The fundamental position taken by the conference designers is based in circular causality, which was at the heart of the concerns of the Macy Conferences (1946 to 1952) where cybernetics took its contemporary form.
It is easy to talk about circular causality, but to live within it is harder. In part this is because to use the word “apply”, as in applying theory to practice, is to use the linear logic of power. All too often, we see doing as inferior to thinking. (This is one reason that the conference is not a paper conference with one telling many what he/she knows; but a conversational conference in which the exchange of understandings can lead to new concepts and new agreements: a very cybernetic way of acting.) Thus, we all too often seek theory to justify practice, prioritising understanding over action in such sayings as “Before you act you should understand”.

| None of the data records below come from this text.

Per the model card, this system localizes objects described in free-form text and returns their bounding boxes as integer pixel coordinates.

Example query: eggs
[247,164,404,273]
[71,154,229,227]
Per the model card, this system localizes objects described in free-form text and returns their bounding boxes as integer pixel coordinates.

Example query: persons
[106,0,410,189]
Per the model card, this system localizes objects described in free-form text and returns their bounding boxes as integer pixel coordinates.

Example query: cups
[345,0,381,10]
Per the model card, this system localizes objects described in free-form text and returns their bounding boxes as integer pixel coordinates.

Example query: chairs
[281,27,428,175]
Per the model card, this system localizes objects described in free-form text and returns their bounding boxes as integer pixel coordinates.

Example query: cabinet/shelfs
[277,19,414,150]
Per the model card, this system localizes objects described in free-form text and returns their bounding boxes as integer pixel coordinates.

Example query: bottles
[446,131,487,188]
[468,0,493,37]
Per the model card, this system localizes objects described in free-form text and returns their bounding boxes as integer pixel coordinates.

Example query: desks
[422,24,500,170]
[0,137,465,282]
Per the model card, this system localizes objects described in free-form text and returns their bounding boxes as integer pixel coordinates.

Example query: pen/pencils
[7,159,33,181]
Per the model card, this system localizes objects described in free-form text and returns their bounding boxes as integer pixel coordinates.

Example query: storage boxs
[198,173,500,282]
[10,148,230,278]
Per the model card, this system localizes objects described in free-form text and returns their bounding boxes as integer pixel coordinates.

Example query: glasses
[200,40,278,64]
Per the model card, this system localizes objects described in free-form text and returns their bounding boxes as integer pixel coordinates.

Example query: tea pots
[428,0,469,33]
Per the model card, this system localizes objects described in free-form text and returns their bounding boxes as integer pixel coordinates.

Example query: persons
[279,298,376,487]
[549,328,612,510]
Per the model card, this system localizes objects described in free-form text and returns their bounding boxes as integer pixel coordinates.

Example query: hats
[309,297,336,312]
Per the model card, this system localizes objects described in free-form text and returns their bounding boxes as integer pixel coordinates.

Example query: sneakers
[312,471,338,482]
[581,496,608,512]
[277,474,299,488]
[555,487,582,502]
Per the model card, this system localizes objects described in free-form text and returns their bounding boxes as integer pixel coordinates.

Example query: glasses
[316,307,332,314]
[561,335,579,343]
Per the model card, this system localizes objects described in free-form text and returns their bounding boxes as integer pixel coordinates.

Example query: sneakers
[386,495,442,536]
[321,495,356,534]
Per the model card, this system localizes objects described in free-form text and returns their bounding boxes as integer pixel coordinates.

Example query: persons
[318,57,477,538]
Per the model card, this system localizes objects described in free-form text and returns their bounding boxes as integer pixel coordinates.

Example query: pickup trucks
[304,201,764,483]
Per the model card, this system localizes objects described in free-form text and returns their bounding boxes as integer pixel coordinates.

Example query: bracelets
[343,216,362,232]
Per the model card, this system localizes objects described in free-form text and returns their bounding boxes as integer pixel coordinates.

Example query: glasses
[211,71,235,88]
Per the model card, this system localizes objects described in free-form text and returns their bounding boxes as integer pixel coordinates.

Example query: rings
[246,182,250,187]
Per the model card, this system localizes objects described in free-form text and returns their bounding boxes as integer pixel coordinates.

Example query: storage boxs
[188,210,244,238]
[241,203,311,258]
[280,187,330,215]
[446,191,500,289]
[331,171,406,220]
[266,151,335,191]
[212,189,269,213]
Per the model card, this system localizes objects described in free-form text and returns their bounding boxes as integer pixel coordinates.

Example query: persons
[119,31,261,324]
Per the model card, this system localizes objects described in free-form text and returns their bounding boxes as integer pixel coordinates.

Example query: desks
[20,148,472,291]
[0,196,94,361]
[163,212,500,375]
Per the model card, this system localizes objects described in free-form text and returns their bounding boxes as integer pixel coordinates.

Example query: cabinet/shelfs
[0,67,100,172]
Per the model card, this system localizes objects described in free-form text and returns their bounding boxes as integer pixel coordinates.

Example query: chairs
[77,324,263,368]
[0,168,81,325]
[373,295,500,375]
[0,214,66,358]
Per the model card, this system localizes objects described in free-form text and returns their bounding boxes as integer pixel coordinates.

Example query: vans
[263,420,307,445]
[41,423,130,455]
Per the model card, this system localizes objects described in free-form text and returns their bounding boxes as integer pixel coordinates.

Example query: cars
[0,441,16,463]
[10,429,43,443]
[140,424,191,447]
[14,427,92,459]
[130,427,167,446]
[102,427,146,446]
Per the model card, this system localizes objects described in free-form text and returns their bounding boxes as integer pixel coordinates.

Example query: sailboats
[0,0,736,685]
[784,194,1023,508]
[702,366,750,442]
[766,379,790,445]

Perhaps the most important contribution of Jean Piaget (1959) is his explanation of the mechanisms of the “Construction of Reality in the Child” (republished by Routledge in 1999 in London): children don’t come with built in understandings, but act in the world both to define that world, and to develop his/her understanding. In this view, action has, if anything, precedence over understanding: doing comes before thinking. The mechanism through which action and understanding can be worked together is through learning.
Precedence and superiority are probably unhelpful concepts. In our conference we will consider the conference theme “Acting—Learning—Understanding” through both the way that action leads to understanding (sub-theme 1), and understanding leads to action (sub-theme 2), bringing the two together in a circular form where each can be seen to cause the other (Concluding Unification). We will do this through talking and through acting together.
In our conference we look for new questions we can work on, rather than reports on already decided answers to old questions. We are looking to move forward—together—towards new questions.